Nel frattempo il tema del 5G, e  in generale, della presenza delle aziende cinesi del settore nella Penisola – un argomento, ha raccontato Formiche.net, da anni all’attenzione dei servizi segreti e dello stesso Copasir – continua a tenere banco. Dei rischi connessi alla pervasività dell’elemento tecnologico ha parlato più recentemente anche l’ultima relazione del Dis al Parlamento, presentata a fine febbraio dai vertici del dipartimento alla presenza dal presidente del Consiglio Giuseppe Conte (che ha tenuto per sé la delega all’intelligence). Tutti suggerimenti che, nel tempo, non sembrano però aver trovato ascolto dagli esecutivi che si sono succeduti (l’inquilino di Palazzo Chigi, il ministro dello Sviluppo economico Luigi Di Maio, titolare del dossier, e rappresentanti delle agenzie sono stati nei mesi passati a Palazzo San Macuto proprio per essere ascoltati sul 5G, in audizioni slegate dall’indagine conoscitiva in corso).

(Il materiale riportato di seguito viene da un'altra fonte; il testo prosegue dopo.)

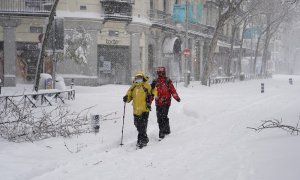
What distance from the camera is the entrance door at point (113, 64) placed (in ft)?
100

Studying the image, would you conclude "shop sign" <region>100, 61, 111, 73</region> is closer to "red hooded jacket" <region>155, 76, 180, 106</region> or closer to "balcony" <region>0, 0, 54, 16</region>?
"balcony" <region>0, 0, 54, 16</region>

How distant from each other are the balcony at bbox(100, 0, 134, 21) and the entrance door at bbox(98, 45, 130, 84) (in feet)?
7.85

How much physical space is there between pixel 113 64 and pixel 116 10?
4.02 metres

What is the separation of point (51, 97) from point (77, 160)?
847cm

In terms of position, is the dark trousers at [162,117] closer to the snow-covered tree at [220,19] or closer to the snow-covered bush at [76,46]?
the snow-covered bush at [76,46]

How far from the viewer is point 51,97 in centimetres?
1617

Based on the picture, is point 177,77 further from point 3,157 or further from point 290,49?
point 290,49

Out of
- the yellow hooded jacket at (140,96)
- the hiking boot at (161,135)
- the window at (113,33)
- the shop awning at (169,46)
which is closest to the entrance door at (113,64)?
the window at (113,33)

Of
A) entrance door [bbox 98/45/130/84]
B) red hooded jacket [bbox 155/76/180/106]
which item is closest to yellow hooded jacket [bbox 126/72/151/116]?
red hooded jacket [bbox 155/76/180/106]

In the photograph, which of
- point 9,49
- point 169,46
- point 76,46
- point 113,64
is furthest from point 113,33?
point 9,49

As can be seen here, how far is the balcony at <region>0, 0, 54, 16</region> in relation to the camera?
A: 1070 inches

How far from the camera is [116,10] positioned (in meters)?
29.4

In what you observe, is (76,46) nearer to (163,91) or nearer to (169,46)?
(169,46)

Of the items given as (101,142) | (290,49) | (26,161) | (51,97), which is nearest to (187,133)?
(101,142)
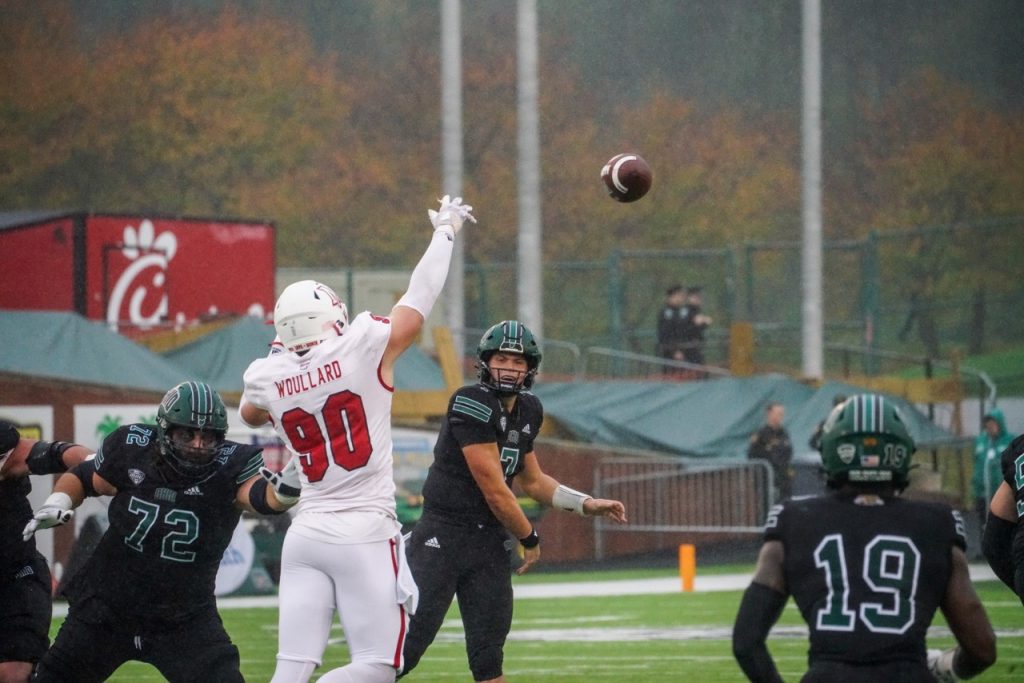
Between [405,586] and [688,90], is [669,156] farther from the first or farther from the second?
[405,586]

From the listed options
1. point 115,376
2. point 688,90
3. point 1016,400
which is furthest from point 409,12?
point 115,376

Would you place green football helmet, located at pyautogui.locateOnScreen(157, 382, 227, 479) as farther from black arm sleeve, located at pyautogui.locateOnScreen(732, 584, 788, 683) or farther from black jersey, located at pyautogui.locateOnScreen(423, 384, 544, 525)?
black arm sleeve, located at pyautogui.locateOnScreen(732, 584, 788, 683)

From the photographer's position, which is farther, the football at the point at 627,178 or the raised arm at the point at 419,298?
the football at the point at 627,178

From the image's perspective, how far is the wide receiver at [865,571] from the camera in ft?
16.1

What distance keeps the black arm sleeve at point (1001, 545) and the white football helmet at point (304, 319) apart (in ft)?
8.68

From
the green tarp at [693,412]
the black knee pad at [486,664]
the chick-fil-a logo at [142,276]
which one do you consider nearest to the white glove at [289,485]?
the black knee pad at [486,664]

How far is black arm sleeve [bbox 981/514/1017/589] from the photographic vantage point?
6930 millimetres

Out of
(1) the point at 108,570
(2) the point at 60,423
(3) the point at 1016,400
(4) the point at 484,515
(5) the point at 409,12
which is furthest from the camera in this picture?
(5) the point at 409,12

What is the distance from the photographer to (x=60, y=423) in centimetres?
1747

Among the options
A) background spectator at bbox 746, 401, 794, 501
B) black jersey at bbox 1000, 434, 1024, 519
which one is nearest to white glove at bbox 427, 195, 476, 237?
black jersey at bbox 1000, 434, 1024, 519

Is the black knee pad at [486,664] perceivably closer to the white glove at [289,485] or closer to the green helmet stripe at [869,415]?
the white glove at [289,485]

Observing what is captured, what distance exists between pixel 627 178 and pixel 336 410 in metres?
3.09

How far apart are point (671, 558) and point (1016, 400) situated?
14880 millimetres

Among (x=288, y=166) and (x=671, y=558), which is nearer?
(x=671, y=558)
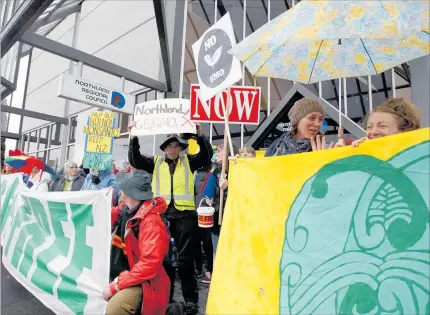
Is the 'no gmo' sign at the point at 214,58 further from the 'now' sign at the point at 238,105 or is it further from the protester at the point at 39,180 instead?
the protester at the point at 39,180

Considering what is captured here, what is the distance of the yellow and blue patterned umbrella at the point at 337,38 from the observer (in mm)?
1874

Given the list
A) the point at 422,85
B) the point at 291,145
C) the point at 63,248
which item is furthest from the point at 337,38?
the point at 63,248

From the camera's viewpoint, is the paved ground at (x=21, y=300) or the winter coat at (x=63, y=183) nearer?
the paved ground at (x=21, y=300)

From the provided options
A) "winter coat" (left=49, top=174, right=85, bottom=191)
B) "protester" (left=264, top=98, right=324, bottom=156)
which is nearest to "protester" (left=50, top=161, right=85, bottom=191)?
"winter coat" (left=49, top=174, right=85, bottom=191)

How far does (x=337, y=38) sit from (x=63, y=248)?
2.85 metres

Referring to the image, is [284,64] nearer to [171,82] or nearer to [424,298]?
[424,298]

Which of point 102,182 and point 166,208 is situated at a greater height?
point 102,182

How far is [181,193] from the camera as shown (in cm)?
325

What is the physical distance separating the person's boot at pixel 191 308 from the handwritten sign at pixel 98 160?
3.05 meters

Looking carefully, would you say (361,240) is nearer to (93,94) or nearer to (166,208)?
(166,208)

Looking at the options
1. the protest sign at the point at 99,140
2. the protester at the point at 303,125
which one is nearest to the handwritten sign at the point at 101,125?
the protest sign at the point at 99,140

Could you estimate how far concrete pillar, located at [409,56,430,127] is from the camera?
389cm

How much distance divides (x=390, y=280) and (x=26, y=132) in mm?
18201

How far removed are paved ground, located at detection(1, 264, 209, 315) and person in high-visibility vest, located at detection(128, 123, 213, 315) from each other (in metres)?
0.43
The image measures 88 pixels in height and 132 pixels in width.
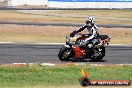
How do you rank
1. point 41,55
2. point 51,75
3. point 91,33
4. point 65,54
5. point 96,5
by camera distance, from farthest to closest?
1. point 96,5
2. point 41,55
3. point 91,33
4. point 65,54
5. point 51,75

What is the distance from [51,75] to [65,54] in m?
5.61

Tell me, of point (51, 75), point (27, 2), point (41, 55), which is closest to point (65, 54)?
point (41, 55)

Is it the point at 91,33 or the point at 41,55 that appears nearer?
the point at 91,33

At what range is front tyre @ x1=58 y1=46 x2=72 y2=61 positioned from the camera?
2070 cm

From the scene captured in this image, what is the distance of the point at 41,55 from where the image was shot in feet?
75.0

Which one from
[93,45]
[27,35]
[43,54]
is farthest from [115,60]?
[27,35]

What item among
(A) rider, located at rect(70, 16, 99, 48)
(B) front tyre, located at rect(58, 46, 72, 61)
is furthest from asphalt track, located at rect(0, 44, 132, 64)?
(A) rider, located at rect(70, 16, 99, 48)

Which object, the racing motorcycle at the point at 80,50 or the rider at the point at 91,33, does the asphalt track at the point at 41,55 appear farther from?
the rider at the point at 91,33

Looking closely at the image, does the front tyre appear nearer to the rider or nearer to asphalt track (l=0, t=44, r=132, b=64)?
asphalt track (l=0, t=44, r=132, b=64)

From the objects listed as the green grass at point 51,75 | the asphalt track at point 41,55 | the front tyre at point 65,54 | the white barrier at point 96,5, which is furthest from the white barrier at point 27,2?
the green grass at point 51,75

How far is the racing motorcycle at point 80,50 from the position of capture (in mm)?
20703

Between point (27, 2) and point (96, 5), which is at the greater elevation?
point (96, 5)

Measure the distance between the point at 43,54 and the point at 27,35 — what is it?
13.3 metres

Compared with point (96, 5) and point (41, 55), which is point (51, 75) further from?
point (96, 5)
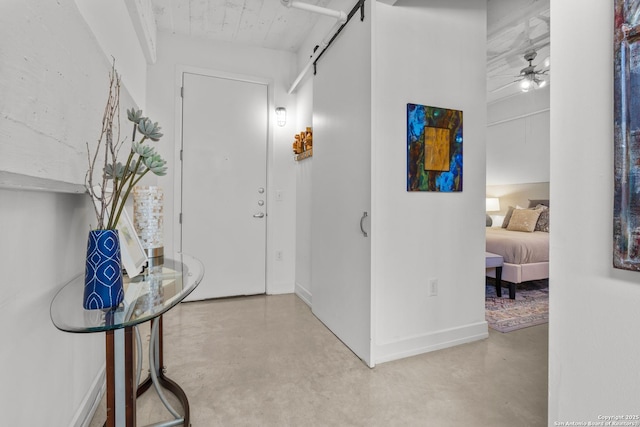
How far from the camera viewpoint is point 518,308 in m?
2.94

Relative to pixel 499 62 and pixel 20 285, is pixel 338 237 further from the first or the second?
pixel 499 62

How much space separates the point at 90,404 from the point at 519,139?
19.5 feet

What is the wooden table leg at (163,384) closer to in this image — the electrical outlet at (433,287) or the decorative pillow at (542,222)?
the electrical outlet at (433,287)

UNA QUESTIONE INTERNAZIONALE

Le implicazioni di sicurezza legate al 5G e al ruolo di Pechino nello sviluppo delle nuove reti mobili ultraveloci sono in cima ai pensieri di Washington, che ne sta ancora discutendo con l’Italia e con tutti i partner europei e Nato, cercando di sensibilizzarli (mentre oltreoceano la Casa Bianca ha già assunto provvedimenti specifici, inserendo Huawei in una ‘black list’ del Dipartimento del Commercio). Secondo produttore di smartphone al mondo dietro alla sudcoreana Samsung, e davanti all’americana Apple, Huawei è da tempo una osservata speciale da parte dell’amministrazione Usa, che teme l’espansionismo cinese condotto attraverso le nuove tecnologie, in particolare le nuove reti mobili ultraveloci di nuova generazione, oggetto di una vasta campagna di sensibilizzazione diplomatica da parte del Dipartimento di Stato.

LA POSIZIONE DELL’ITALIA

Riguardo il 5G (sul quale ha recentemente accesso i riflettori anche il Garante Privacy), a differenza di quanto accaduto in altri Paesi, Roma ha finora deciso di non escludere a priori le aziende della Repubblica popolare cinese. Mesi fa, attraverso una nota del Mise, è stata smentita l’intenzione di precludere alle aziende cinesi lo sviluppo della nuova tecnologia in Italia. Il governo ha poi proceduto all’istituzione di un nuovo Centro di valutazione e certificazione nazionale (Cvcn) – ancora non operativo – presso l’Iscti del Mise, e all’estensione del Golden power, la normativa sulle prerogative ‘speciali’ che lo Stato può usare a difesa degli assetti societari nei settori della difesa e della sicurezza nazionale, nonché per le attività di rilevanza strategica in ambiti come l’energia, i trasporti e le comunicazioni – allargata alla stipula di contratti o accordi aventi ad oggetto l’acquisto di beni o servizi relativi alla progettazione, alla realizzazione, alla manutenzione e alla gestione delle reti inerenti i servizi” delle reti 5G, quando posti in essere con soggetti esterni all’Unione europea. Mitigare i rischi, però, allertano gli Usa, potrebbe essere difficile.